» **Exercise details**: Copy every line of the entries below that contains the string "meters".

» **Records for this task**:
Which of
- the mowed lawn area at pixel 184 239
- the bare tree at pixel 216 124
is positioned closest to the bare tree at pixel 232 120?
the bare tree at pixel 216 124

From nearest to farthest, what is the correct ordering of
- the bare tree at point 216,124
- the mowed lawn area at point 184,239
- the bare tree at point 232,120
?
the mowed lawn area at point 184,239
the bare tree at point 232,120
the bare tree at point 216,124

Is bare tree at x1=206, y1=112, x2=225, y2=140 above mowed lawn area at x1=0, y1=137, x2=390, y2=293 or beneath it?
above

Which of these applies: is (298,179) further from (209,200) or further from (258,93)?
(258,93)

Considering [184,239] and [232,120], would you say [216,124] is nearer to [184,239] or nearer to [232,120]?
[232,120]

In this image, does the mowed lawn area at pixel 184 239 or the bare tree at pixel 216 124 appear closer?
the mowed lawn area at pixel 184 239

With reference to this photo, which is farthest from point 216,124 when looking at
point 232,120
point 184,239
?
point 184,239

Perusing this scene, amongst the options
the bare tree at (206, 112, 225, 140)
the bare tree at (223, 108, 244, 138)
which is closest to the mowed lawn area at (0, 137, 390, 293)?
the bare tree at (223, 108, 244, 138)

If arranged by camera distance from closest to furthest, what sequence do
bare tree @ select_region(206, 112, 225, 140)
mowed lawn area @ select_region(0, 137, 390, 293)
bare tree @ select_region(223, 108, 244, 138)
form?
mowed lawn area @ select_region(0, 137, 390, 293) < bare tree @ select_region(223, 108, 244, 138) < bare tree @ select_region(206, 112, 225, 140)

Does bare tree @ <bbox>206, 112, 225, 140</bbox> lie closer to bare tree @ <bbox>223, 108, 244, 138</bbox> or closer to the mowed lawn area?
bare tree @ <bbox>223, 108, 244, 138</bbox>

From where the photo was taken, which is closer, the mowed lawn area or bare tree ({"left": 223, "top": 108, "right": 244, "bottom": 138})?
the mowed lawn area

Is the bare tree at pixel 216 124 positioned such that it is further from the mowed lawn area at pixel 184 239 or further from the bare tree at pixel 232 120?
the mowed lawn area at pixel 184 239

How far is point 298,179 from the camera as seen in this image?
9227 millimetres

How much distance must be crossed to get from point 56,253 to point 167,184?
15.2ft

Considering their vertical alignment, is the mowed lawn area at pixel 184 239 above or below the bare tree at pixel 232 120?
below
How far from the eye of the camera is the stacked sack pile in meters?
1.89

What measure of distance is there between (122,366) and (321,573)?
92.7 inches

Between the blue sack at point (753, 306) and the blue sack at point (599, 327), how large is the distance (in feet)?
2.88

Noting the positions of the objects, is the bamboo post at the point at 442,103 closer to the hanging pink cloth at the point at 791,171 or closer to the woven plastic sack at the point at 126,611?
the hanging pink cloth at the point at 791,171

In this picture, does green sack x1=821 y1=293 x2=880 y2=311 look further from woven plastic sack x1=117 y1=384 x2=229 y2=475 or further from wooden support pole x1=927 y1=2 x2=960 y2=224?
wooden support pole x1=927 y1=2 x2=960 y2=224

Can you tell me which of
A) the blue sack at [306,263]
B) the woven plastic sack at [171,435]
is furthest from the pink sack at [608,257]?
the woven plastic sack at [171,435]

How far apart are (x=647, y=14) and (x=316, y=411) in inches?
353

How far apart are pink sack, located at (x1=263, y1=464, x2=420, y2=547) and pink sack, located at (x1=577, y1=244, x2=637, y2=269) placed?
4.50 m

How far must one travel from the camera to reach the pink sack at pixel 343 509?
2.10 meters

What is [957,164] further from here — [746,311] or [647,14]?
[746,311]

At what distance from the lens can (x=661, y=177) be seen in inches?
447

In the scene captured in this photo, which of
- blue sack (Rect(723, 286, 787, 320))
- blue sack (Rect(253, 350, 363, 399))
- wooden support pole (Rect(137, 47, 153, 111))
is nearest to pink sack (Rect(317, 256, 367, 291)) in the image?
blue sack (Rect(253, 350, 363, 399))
==
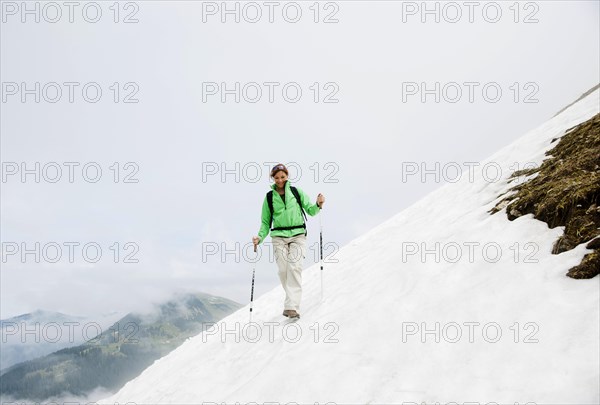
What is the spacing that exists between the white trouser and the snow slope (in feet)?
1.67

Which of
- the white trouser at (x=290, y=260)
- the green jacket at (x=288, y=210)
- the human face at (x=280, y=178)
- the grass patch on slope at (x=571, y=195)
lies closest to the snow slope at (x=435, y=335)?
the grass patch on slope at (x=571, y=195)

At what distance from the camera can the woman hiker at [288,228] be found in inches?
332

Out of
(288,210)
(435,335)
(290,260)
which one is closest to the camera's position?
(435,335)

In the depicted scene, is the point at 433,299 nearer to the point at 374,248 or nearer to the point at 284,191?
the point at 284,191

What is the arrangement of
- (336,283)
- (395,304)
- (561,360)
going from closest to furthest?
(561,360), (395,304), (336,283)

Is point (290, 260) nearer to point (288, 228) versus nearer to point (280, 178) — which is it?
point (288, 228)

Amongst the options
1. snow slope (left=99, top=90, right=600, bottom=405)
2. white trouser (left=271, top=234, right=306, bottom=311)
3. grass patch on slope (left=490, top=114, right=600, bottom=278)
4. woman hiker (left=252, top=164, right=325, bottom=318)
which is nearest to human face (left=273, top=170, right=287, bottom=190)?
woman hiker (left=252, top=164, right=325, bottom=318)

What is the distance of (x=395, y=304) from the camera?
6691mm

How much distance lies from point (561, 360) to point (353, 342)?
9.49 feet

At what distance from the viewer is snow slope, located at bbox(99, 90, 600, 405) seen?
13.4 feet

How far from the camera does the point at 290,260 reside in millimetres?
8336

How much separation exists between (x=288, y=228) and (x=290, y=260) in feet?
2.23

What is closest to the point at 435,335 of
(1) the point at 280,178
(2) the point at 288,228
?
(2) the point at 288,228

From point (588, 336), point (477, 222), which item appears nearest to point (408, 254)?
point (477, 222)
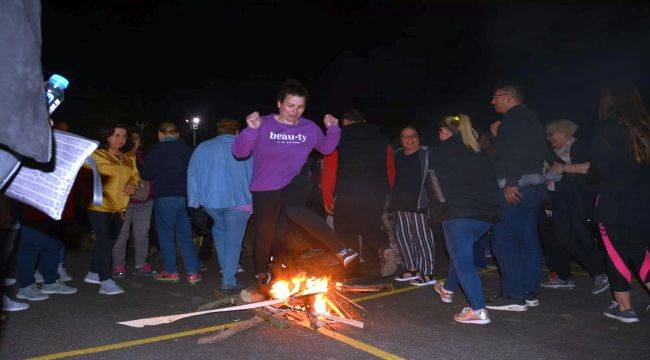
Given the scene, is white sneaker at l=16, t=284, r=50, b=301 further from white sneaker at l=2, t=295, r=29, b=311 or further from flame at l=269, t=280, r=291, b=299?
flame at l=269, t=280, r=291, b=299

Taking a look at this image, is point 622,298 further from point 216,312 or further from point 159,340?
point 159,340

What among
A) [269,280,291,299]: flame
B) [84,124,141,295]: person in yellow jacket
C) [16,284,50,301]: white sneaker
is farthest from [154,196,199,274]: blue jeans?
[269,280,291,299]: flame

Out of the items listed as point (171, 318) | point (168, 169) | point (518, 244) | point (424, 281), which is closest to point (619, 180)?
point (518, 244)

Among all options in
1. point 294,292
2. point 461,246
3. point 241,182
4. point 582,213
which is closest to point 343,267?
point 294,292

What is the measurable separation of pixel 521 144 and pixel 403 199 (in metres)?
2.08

» **Output of the exercise**:
How far from the eye of the camera is the stacked sack pile in meters?
2.10 meters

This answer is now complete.